また、こうした問題についての考えを何冊かの書籍にまとめ上梓したところ、真っ先にわたしの所属する日本皮膚科学会が対策を講じることとし、日本皮膚科学会アトピー性皮膚炎不適切治療健康被害実態調査委員会を組織し、わたしを委員長に任じました。日本皮膚科学会アトピー性皮膚炎治療問題担当理事も創設され、その要職を務めさせて頂きました。
その後、この委員会を中心とした10年以上にわたる活動によって、NHKをはじめとする多くのテレビ報道や多くの週刊誌などの「アトピービジネス」問題報道により、アトピービジネスなる社会悪の存在が広く認識され、現時点ではアトピービジネスのかなりが衰退したと自負しています。

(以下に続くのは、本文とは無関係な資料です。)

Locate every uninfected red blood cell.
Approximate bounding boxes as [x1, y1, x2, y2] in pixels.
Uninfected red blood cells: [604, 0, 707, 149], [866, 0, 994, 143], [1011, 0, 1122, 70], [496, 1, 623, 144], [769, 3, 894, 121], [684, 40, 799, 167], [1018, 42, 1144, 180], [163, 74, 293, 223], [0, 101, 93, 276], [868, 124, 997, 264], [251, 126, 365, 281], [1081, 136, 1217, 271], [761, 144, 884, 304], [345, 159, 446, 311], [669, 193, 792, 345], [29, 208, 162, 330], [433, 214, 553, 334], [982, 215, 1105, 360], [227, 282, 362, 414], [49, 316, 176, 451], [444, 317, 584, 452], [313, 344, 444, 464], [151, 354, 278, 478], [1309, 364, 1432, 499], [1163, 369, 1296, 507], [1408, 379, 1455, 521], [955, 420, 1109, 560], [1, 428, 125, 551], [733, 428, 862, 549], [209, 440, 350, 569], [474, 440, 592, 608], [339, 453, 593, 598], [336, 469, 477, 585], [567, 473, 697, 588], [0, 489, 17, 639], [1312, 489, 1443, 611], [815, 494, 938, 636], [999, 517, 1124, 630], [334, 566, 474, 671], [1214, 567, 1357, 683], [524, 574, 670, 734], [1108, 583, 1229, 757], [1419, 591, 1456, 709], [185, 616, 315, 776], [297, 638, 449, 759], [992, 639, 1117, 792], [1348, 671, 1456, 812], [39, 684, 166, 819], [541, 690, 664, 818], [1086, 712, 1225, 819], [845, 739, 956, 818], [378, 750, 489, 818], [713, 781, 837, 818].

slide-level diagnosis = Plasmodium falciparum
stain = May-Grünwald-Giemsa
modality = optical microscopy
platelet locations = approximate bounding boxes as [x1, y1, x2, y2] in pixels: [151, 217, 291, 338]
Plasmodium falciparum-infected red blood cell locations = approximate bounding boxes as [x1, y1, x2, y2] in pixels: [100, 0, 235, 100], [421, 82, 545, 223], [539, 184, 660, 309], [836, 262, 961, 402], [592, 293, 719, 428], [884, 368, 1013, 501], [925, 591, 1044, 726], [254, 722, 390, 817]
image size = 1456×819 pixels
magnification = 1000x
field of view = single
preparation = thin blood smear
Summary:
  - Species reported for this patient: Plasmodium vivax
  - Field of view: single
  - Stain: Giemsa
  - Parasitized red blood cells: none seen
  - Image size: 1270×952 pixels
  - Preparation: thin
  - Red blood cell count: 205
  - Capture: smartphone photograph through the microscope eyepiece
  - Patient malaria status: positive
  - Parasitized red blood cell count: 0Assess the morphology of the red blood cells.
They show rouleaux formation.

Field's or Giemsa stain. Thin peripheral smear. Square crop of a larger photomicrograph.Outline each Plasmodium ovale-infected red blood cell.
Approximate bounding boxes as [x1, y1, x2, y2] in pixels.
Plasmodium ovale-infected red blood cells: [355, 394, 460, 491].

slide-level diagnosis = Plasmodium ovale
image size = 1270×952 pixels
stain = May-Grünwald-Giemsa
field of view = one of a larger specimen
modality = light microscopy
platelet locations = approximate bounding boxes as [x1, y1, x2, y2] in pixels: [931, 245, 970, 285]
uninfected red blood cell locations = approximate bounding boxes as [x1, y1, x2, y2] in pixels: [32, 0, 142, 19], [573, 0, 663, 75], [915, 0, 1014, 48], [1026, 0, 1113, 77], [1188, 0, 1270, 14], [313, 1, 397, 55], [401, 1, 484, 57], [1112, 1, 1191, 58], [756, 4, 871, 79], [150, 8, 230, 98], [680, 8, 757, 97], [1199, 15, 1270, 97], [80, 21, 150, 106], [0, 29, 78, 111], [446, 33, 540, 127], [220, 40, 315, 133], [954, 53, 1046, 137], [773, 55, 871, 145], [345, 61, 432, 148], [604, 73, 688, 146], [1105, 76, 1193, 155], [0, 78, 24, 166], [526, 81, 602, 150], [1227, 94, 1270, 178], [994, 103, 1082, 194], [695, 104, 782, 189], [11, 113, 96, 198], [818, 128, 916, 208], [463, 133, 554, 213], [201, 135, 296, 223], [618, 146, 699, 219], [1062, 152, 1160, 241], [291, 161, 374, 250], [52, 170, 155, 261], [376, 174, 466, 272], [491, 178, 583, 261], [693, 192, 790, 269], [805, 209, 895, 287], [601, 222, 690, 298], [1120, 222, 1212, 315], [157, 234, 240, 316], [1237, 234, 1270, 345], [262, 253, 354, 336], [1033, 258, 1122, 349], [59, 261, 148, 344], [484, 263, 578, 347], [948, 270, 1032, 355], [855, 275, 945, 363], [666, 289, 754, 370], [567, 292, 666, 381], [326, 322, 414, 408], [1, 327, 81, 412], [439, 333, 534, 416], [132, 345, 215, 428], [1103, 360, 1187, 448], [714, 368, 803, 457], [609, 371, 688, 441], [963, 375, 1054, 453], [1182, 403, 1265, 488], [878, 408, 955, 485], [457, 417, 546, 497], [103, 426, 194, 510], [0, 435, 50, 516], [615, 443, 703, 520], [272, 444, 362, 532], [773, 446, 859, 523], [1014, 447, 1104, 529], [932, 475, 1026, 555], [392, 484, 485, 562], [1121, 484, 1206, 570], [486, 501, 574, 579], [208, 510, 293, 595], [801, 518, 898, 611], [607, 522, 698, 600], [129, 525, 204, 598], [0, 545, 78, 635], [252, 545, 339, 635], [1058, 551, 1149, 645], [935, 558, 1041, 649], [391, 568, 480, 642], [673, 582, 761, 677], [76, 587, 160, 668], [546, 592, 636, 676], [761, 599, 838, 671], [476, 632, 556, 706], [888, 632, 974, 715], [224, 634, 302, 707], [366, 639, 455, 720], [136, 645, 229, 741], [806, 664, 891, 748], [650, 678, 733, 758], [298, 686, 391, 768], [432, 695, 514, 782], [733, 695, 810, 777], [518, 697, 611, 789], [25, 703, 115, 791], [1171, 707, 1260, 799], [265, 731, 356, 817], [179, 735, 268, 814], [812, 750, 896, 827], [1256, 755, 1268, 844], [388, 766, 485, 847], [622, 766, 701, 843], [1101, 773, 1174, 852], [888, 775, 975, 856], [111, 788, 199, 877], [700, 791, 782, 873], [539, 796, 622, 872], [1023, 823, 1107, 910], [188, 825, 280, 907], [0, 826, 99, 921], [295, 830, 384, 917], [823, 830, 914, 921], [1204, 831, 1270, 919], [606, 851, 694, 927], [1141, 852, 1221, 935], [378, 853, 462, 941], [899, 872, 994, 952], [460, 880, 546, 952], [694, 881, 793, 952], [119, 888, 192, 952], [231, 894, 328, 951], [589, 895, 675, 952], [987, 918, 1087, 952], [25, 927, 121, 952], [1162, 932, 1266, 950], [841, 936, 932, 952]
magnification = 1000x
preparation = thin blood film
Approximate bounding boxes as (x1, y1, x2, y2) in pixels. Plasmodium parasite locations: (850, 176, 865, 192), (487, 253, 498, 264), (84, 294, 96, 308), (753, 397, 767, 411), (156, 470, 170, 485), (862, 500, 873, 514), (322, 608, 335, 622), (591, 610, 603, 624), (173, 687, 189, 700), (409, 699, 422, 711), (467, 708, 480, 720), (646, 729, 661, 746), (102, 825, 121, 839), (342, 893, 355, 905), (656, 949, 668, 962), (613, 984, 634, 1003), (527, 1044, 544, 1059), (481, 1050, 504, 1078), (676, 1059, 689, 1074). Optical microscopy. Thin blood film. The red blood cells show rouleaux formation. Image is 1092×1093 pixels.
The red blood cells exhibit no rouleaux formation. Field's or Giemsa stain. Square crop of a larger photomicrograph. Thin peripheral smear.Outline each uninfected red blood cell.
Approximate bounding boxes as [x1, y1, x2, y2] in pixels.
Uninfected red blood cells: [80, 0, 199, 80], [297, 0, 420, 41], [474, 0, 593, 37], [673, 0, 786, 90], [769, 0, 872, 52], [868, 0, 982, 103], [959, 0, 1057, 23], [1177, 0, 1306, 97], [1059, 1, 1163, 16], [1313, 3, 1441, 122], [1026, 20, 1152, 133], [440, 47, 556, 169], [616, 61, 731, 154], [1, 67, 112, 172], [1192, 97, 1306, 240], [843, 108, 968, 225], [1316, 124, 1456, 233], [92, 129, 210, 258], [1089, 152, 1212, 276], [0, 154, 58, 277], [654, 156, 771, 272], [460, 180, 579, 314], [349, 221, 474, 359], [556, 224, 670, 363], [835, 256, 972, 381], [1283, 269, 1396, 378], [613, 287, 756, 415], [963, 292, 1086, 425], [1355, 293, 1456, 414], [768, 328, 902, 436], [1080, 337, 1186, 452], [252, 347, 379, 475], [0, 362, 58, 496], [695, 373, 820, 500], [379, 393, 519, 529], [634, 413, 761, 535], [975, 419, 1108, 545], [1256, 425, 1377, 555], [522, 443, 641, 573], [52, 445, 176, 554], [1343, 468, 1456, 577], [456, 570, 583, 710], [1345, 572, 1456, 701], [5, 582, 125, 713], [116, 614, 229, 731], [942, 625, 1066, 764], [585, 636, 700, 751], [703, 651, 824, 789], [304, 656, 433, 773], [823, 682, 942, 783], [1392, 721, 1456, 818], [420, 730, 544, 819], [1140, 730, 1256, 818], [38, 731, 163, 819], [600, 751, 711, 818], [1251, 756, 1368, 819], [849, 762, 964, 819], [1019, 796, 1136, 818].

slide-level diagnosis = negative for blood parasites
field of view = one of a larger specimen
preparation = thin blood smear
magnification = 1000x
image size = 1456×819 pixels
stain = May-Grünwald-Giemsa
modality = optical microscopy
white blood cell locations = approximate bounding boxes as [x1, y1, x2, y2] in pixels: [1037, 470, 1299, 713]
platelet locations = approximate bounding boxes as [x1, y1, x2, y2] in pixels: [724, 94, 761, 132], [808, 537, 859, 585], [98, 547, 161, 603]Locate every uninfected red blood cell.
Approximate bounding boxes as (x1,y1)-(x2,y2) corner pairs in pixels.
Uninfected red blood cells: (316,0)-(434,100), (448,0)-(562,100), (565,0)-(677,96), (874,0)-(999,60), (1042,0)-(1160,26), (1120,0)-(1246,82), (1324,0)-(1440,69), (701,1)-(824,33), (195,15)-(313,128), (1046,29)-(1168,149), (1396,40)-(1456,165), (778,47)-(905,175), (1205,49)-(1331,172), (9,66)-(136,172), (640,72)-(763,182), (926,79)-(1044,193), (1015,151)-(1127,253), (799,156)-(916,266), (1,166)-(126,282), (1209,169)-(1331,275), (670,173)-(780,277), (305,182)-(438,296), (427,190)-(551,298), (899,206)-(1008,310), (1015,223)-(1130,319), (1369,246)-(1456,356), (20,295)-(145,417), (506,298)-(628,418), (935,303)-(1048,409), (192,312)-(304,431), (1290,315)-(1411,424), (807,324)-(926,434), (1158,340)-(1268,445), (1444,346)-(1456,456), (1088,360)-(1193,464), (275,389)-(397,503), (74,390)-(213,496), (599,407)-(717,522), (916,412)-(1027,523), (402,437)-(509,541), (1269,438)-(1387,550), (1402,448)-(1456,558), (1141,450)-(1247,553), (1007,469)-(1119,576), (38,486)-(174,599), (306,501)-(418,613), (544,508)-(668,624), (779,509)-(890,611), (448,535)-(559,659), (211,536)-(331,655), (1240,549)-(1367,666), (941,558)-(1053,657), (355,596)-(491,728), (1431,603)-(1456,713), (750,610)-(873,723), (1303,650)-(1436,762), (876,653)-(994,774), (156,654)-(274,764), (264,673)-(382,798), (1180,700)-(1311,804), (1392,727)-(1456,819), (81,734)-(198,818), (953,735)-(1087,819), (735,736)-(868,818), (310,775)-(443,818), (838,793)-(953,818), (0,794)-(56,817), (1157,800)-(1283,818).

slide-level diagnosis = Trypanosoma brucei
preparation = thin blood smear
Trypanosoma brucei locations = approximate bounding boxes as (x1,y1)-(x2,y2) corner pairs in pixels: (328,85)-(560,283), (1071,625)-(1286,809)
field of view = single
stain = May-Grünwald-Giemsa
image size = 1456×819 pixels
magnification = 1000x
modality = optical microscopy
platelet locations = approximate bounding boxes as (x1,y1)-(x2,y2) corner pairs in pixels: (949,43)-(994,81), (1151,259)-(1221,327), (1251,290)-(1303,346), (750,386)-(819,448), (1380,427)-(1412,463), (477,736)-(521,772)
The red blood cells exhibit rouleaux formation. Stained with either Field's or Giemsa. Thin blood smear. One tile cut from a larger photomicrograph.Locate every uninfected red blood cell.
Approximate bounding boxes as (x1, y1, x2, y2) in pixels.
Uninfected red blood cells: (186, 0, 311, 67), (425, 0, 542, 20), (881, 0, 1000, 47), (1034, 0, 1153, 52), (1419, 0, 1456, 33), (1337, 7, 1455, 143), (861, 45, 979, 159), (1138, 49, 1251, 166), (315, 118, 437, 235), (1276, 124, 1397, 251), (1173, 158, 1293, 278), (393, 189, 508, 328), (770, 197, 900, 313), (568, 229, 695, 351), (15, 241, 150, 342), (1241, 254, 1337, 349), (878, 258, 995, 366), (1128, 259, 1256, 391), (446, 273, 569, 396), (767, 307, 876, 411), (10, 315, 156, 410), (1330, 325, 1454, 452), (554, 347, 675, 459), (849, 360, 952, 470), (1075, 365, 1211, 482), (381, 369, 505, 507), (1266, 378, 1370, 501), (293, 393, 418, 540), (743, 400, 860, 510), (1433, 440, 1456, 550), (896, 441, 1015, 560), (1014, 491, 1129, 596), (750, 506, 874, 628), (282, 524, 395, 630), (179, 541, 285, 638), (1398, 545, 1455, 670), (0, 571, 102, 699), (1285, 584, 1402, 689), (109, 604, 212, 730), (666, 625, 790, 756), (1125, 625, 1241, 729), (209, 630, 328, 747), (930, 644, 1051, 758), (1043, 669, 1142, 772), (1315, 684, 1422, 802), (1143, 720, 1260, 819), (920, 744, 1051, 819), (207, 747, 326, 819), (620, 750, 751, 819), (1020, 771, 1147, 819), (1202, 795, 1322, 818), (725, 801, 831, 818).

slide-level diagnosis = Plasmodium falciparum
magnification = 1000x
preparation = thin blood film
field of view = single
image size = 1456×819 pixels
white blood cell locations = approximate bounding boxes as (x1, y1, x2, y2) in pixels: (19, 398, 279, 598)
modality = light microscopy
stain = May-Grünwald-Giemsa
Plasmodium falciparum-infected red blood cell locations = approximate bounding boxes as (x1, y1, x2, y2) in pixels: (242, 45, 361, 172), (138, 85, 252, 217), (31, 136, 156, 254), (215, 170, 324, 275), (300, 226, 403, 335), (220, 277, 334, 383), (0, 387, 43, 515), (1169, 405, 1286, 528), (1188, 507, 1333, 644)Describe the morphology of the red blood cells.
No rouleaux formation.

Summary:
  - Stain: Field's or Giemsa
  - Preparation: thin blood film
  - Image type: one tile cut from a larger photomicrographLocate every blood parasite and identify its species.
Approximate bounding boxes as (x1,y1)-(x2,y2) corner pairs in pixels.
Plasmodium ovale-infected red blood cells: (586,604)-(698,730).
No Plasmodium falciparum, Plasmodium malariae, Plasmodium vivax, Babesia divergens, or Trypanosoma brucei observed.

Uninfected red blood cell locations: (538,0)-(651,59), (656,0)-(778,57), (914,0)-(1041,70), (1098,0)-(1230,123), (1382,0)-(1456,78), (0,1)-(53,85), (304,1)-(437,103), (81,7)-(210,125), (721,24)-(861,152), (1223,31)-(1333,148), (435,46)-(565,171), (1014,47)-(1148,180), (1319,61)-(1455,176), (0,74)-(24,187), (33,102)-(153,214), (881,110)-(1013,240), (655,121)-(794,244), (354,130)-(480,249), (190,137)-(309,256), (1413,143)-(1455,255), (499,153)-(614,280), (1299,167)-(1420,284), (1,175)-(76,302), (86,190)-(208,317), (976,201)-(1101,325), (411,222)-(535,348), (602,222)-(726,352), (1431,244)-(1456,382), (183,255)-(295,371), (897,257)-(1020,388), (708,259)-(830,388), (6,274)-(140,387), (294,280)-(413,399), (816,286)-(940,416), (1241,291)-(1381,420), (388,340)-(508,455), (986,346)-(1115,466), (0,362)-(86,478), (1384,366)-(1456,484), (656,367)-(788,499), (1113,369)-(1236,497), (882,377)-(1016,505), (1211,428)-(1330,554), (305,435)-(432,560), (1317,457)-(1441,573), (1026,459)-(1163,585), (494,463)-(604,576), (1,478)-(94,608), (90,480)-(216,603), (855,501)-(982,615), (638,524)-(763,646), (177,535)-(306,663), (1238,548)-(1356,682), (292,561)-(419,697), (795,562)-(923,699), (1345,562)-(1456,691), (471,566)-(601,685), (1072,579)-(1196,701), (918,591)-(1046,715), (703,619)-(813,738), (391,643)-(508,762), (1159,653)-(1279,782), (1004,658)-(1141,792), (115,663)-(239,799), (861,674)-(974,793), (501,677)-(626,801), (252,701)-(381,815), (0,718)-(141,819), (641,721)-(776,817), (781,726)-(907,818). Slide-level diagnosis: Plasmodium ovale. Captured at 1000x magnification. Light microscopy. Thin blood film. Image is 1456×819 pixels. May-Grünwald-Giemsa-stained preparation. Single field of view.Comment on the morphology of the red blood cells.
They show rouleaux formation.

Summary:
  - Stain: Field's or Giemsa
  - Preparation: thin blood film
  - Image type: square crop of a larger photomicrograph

しかしながら、アトピー性皮膚炎の治療の混乱は完全には解消されたとはいえず、ステロイド外用薬を含めた標準医療に対する不安、不信は今なお深く患者様の心に残っていると思います。

金沢大学病院勤務時は、アトピー性皮膚炎医療に関する患者様の不安、不信に対応するため、初診時には約1時間のミニレクチャー(アトピームンテラ)を実施してきました。また、再診時には若手医師のサポートによって2つないし3つの診察ブースを駆け巡って診察することによって、常時1000人以上の患者様の主治医を務めてきました。トータルでは金沢大学病院時代に数万人の患者様の診療をしたことになります。
そして今後は、新しい医療の形を提唱しつつ、アトピー性皮膚炎の診療に携わっていきたいと思います。